:: Task list ::
1. Answer these about the article below on Atlassian shutting down HipChat, one answer per line, marked the same way:
(a) On what date will HipChat be discontinued?
(b) What is Slack acquiring as part of the deal?
(c) In what years was HipChat launched and acquired by Atlassian?
2. Write the next part of the article on Atlassian shutting down HipChat, picking up after its final sentence.

━━ Selected extract ━━

In Slack deal, Atlassian is killing fallen teamwork phenom HipChat
[Photo: Glenn Carstens-Peters/Unsplash]

Atlassian’s HipChat has been a dead service walking for a while now. As of next February 15, it will be dead, period. The company is discontinuing it and a newer collaboration tool, Stride, and throwing its support behind the company that has trounced both, Slack. The deal comes with a “small but symbolically important” investment in Slack by Atlassian, according to a tweet by Slack CEO Stewart Butterfield. Slack is acquiring intellectual property relating to the two products to aid migration, but not the products themselves.

Launched in 2010 (and acquired by Atlassian in 2012), HipChat was a handy way for team members to exchange messages in real time, and it quickly became popular. But in 2014, Slack—which did largely the same thing in a far more polished way—started to catch fire. Rather than trying to ensure that HipChat stayed Mothra to Slack’s Godzilla, Atlassian let it founder. Last September, it announced Stride and seemingly lost whatever remaining interest it had in HipChat: In recent months, the HipChat.com home page was an ad for Stride and didn’t even tell you how to log into HipChat.

━━━
━━ Excerpted data ━━

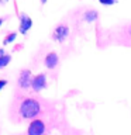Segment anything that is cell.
Returning a JSON list of instances; mask_svg holds the SVG:
<instances>
[{
  "label": "cell",
  "instance_id": "cell-12",
  "mask_svg": "<svg viewBox=\"0 0 131 135\" xmlns=\"http://www.w3.org/2000/svg\"><path fill=\"white\" fill-rule=\"evenodd\" d=\"M7 84V80L6 79H0V90H2V89Z\"/></svg>",
  "mask_w": 131,
  "mask_h": 135
},
{
  "label": "cell",
  "instance_id": "cell-5",
  "mask_svg": "<svg viewBox=\"0 0 131 135\" xmlns=\"http://www.w3.org/2000/svg\"><path fill=\"white\" fill-rule=\"evenodd\" d=\"M31 79H32L31 70L30 69H23L20 72V76H18V86L21 89H28L30 86H31Z\"/></svg>",
  "mask_w": 131,
  "mask_h": 135
},
{
  "label": "cell",
  "instance_id": "cell-2",
  "mask_svg": "<svg viewBox=\"0 0 131 135\" xmlns=\"http://www.w3.org/2000/svg\"><path fill=\"white\" fill-rule=\"evenodd\" d=\"M45 132V124L42 120H38V118H32V121L30 122L27 134L28 135H42Z\"/></svg>",
  "mask_w": 131,
  "mask_h": 135
},
{
  "label": "cell",
  "instance_id": "cell-16",
  "mask_svg": "<svg viewBox=\"0 0 131 135\" xmlns=\"http://www.w3.org/2000/svg\"><path fill=\"white\" fill-rule=\"evenodd\" d=\"M41 3H42V4H45V3H46V0H41Z\"/></svg>",
  "mask_w": 131,
  "mask_h": 135
},
{
  "label": "cell",
  "instance_id": "cell-9",
  "mask_svg": "<svg viewBox=\"0 0 131 135\" xmlns=\"http://www.w3.org/2000/svg\"><path fill=\"white\" fill-rule=\"evenodd\" d=\"M10 61H11V56L8 54H4V55H2L0 56V69H3V68H6L8 63H10Z\"/></svg>",
  "mask_w": 131,
  "mask_h": 135
},
{
  "label": "cell",
  "instance_id": "cell-17",
  "mask_svg": "<svg viewBox=\"0 0 131 135\" xmlns=\"http://www.w3.org/2000/svg\"><path fill=\"white\" fill-rule=\"evenodd\" d=\"M0 2H7V0H0Z\"/></svg>",
  "mask_w": 131,
  "mask_h": 135
},
{
  "label": "cell",
  "instance_id": "cell-15",
  "mask_svg": "<svg viewBox=\"0 0 131 135\" xmlns=\"http://www.w3.org/2000/svg\"><path fill=\"white\" fill-rule=\"evenodd\" d=\"M3 23H4V20H3V18H0V27H2V24H3Z\"/></svg>",
  "mask_w": 131,
  "mask_h": 135
},
{
  "label": "cell",
  "instance_id": "cell-8",
  "mask_svg": "<svg viewBox=\"0 0 131 135\" xmlns=\"http://www.w3.org/2000/svg\"><path fill=\"white\" fill-rule=\"evenodd\" d=\"M97 18H99V13L96 10H87L83 14V20L86 21V23H93V21H96Z\"/></svg>",
  "mask_w": 131,
  "mask_h": 135
},
{
  "label": "cell",
  "instance_id": "cell-6",
  "mask_svg": "<svg viewBox=\"0 0 131 135\" xmlns=\"http://www.w3.org/2000/svg\"><path fill=\"white\" fill-rule=\"evenodd\" d=\"M32 27V20L31 17L27 16V14H20V32L21 34H27L30 31V28Z\"/></svg>",
  "mask_w": 131,
  "mask_h": 135
},
{
  "label": "cell",
  "instance_id": "cell-1",
  "mask_svg": "<svg viewBox=\"0 0 131 135\" xmlns=\"http://www.w3.org/2000/svg\"><path fill=\"white\" fill-rule=\"evenodd\" d=\"M41 111V105L35 99H24L20 104V115L25 120L37 118Z\"/></svg>",
  "mask_w": 131,
  "mask_h": 135
},
{
  "label": "cell",
  "instance_id": "cell-11",
  "mask_svg": "<svg viewBox=\"0 0 131 135\" xmlns=\"http://www.w3.org/2000/svg\"><path fill=\"white\" fill-rule=\"evenodd\" d=\"M99 2L103 4V6H111V4L117 3V0H99Z\"/></svg>",
  "mask_w": 131,
  "mask_h": 135
},
{
  "label": "cell",
  "instance_id": "cell-18",
  "mask_svg": "<svg viewBox=\"0 0 131 135\" xmlns=\"http://www.w3.org/2000/svg\"><path fill=\"white\" fill-rule=\"evenodd\" d=\"M42 135H45V134H42Z\"/></svg>",
  "mask_w": 131,
  "mask_h": 135
},
{
  "label": "cell",
  "instance_id": "cell-13",
  "mask_svg": "<svg viewBox=\"0 0 131 135\" xmlns=\"http://www.w3.org/2000/svg\"><path fill=\"white\" fill-rule=\"evenodd\" d=\"M128 38H130V40H131V25H130V27H128Z\"/></svg>",
  "mask_w": 131,
  "mask_h": 135
},
{
  "label": "cell",
  "instance_id": "cell-14",
  "mask_svg": "<svg viewBox=\"0 0 131 135\" xmlns=\"http://www.w3.org/2000/svg\"><path fill=\"white\" fill-rule=\"evenodd\" d=\"M2 55H4V49L0 48V56H2Z\"/></svg>",
  "mask_w": 131,
  "mask_h": 135
},
{
  "label": "cell",
  "instance_id": "cell-4",
  "mask_svg": "<svg viewBox=\"0 0 131 135\" xmlns=\"http://www.w3.org/2000/svg\"><path fill=\"white\" fill-rule=\"evenodd\" d=\"M68 37H69V27L65 25V24L58 25V27L54 30V32H52V38L57 42H63Z\"/></svg>",
  "mask_w": 131,
  "mask_h": 135
},
{
  "label": "cell",
  "instance_id": "cell-10",
  "mask_svg": "<svg viewBox=\"0 0 131 135\" xmlns=\"http://www.w3.org/2000/svg\"><path fill=\"white\" fill-rule=\"evenodd\" d=\"M17 38V32H8L7 37L3 40V45H7V44H11V42H14Z\"/></svg>",
  "mask_w": 131,
  "mask_h": 135
},
{
  "label": "cell",
  "instance_id": "cell-7",
  "mask_svg": "<svg viewBox=\"0 0 131 135\" xmlns=\"http://www.w3.org/2000/svg\"><path fill=\"white\" fill-rule=\"evenodd\" d=\"M58 62H59V56H58L57 52H49L45 56V61H44L45 68H48V69H54V68H57Z\"/></svg>",
  "mask_w": 131,
  "mask_h": 135
},
{
  "label": "cell",
  "instance_id": "cell-3",
  "mask_svg": "<svg viewBox=\"0 0 131 135\" xmlns=\"http://www.w3.org/2000/svg\"><path fill=\"white\" fill-rule=\"evenodd\" d=\"M30 87H31L34 91H37V93L44 90V89L46 87V76H45V73H38L35 76H32L31 86Z\"/></svg>",
  "mask_w": 131,
  "mask_h": 135
}]
</instances>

━━━

:: Results for the exercise ::
1.
(a) February 15 (next February 15)
(b) Intellectual property relating to HipChat and Stride, to aid migration, but not the products themselves
(c) Launched in 2010, acquired by Atlassian in 2012

2.
As with many battles between two tech products that end with a decisive winner, Slack won over HipChat mostly by building a better product. But it’s tempting to wonder if there’s an alternate universe where Atlassian put up more of a fight, thereby creating healthy competition and benefiting users of both services.

Meanwhile, Microsoft’s Teams remains in the workplace-chat race, and its recent addition of a free version means it’s taking on Slack even more directly than in the past.